### Task inputs
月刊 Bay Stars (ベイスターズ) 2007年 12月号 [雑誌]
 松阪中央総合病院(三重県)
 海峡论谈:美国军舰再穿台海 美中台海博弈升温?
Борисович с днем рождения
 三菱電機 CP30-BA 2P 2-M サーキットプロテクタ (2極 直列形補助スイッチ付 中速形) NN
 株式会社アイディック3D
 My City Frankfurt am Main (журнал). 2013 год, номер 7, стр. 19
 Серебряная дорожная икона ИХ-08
==
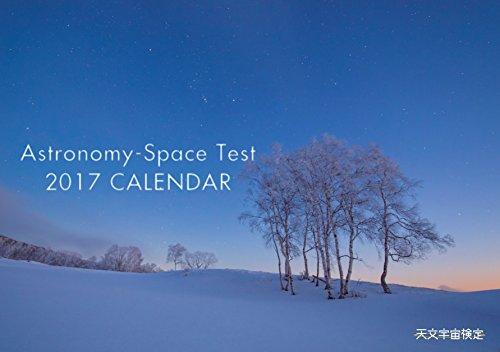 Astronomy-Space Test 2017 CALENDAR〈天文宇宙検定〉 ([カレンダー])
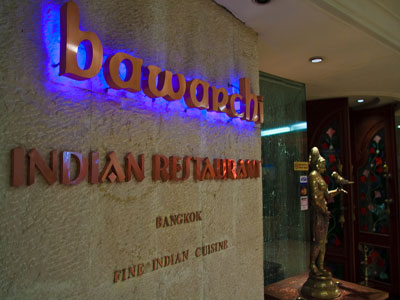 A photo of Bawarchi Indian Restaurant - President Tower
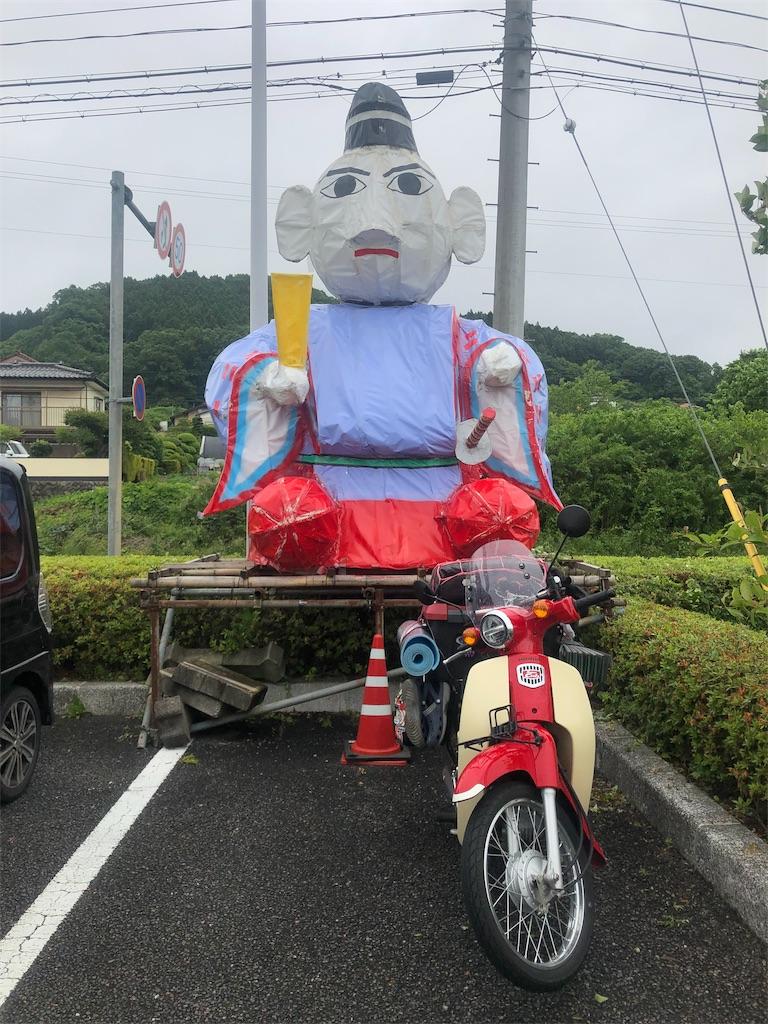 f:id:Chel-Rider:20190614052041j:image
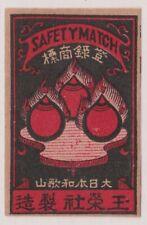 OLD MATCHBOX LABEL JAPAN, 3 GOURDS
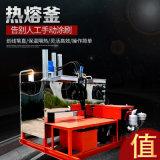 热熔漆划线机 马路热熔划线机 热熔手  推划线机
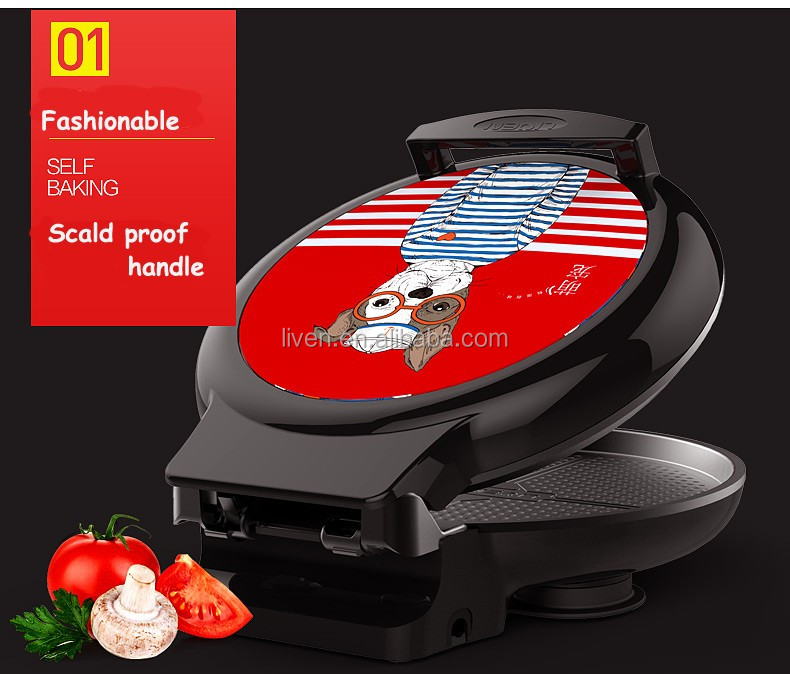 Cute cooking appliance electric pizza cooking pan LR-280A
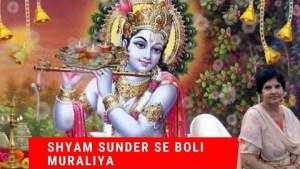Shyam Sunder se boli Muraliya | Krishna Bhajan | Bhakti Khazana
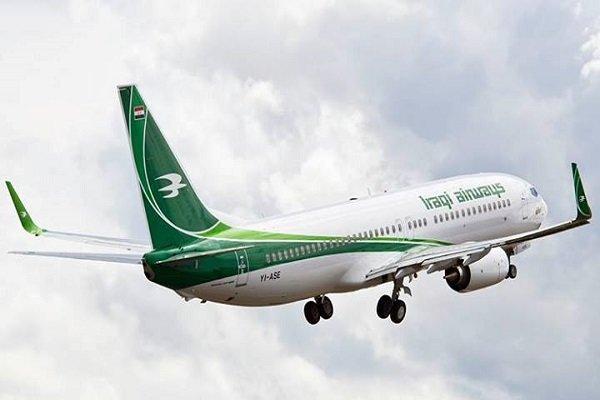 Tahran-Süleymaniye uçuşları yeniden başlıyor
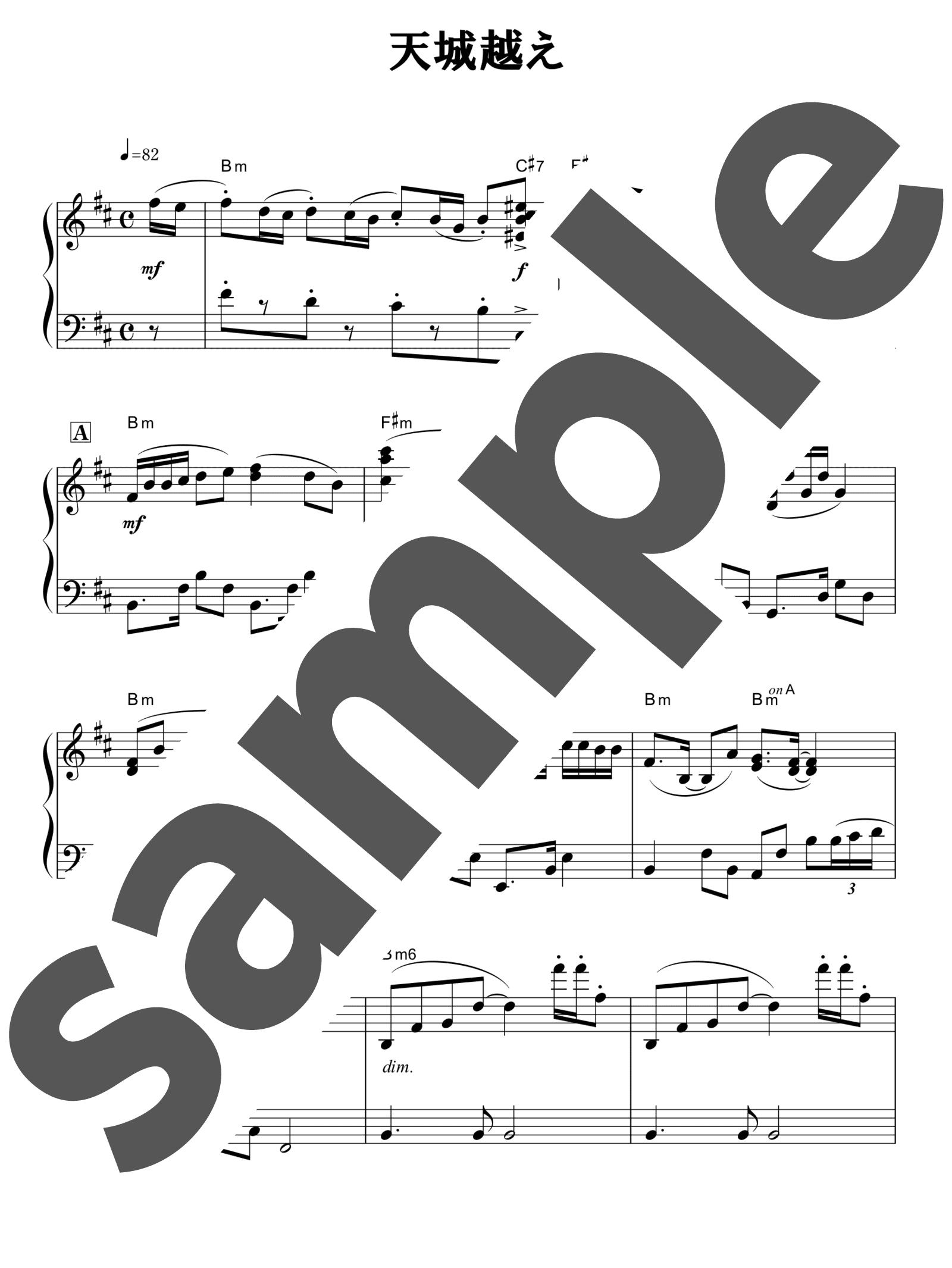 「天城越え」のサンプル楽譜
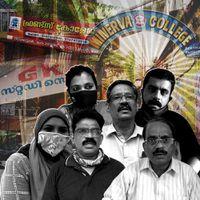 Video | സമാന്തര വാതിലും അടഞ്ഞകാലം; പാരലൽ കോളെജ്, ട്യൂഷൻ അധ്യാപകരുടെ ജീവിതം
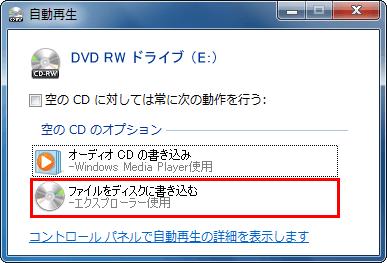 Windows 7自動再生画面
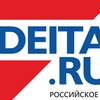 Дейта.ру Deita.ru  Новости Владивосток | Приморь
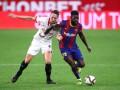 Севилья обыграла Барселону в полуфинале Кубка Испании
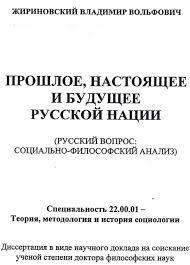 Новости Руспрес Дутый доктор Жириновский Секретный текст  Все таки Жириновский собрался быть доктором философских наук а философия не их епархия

### Action item
Find where the line with "三菱電機 CP30-BA 2P" sits in the material above, then copy exactly from it through the line with "Серебряная дорожная икона ИХ-08". Add no other line.

### Solved problem
 三菱電機 CP30-BA 2P 2-M サーキットプロテクタ (2極 直列形補助スイッチ付 中速形) NN
 株式会社アイディック3D
 My City Frankfurt am Main (журнал). 2013 год, номер 7, стр. 19
 Серебряная дорожная икона ИХ-08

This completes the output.